IA : Intelligence ou artifice ?            L’EXEMPLE DU SECTEUR BANCAIRE - CAS PRATIQUE

IA : Intelligence ou artifice ? L’EXEMPLE DU SECTEUR BANCAIRE - CAS PRATIQUE

Pierre Blanc, associé du cabinet Athling – retenu par l’Observatoire des métiers de la banque (OMB) pour réaliser une étude sur l’intelligence artificielle (IA) dans la banque, notamment concernant l’emploi et les compétences – et Didier Moaté, DRH de La Banque Postale et du réseau La Poste, se sont prêtés au jeu des questions-réponses à quatre mains.

Quels sont les enjeux majeurs de l’intelligence artificielle (IA) ?

Didier Moaté : Notre principal enjeu est le défi des compétences, d’aujourd’hui et de demain, face à une transformation radicale de nos métiers : la banque changera davantage dans les cinq prochaines années qu’elle ne l’a fait au cours vingt dernières…

Nous sommes en face d’un besoin urgent et croissant de compétences, techniques, réglementaires, comportementales, pour satisfaire des clients immergés dans un univers de profusion multicanale.

La différence, dans les moments de vérité que constitue chaque contact entre le client et sa banque, repose désormais autant sur la qualité que sur l’immédiateté de la réponse, laquelle exige des collaborateurs rompus à ce nouvel « impératif catégorique ».

L’irruption de l’intelligence artificielle va encore exacerber la différenciation en donnant aux équipes la pleine capacité – et responsabilité – de susciter l’émotion, de créer la confiance, bref de construire le socle durable de la relation « augmentée » par la puissance et l’assistance de la machine. Des métiers nouveaux, des postures commerciales à réinventer, une « autonomie » à promouvoir et installer, les défis de formation sont immenses et constituent un pari humain, humaniste même, sans précédent.

Pierre Blanc : Les banques sont dans une phase transitoire qui a démarré il y a une dizaine d’années. Elles doivent faire face à trois chocs d’ampleur et de nature différentes : un choc de réglementation, un choc de concurrence, un choc dans la relation clients (transparence, confiance). Les clients prennent en charge de plus en plus d’opérations et ne consultent leurs conseillers que très rarement. La banque tend à devenir une commodité.

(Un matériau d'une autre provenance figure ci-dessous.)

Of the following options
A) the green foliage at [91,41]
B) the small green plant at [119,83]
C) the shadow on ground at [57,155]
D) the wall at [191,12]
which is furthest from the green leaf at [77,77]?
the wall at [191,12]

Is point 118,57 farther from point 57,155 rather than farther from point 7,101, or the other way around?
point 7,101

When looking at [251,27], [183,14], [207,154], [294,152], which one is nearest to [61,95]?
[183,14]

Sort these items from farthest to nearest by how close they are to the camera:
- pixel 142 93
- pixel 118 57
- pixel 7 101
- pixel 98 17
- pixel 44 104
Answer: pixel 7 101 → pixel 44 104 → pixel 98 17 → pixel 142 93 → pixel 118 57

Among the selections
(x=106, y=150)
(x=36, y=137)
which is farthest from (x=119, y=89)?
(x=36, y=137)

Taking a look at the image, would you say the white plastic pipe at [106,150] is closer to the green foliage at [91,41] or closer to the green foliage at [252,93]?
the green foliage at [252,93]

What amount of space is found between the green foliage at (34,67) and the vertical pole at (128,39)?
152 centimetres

À cela s’ajoute la convergence de technologies qui arrivent à maturité et qui accélèrent les transformations. Alors qu’elles devraient être réactives, les banques sont alourdies par la multiplication des procédures et les contrôles induits. Les modèles économiques sont percutés – les rôles des collaborateurs aussi – par cette double contrainte : vitesse et lourdeur. Les personnels font face à des injonctions paradoxales de type « gagnez en autonomie mais, surtout, respectez les procédures ».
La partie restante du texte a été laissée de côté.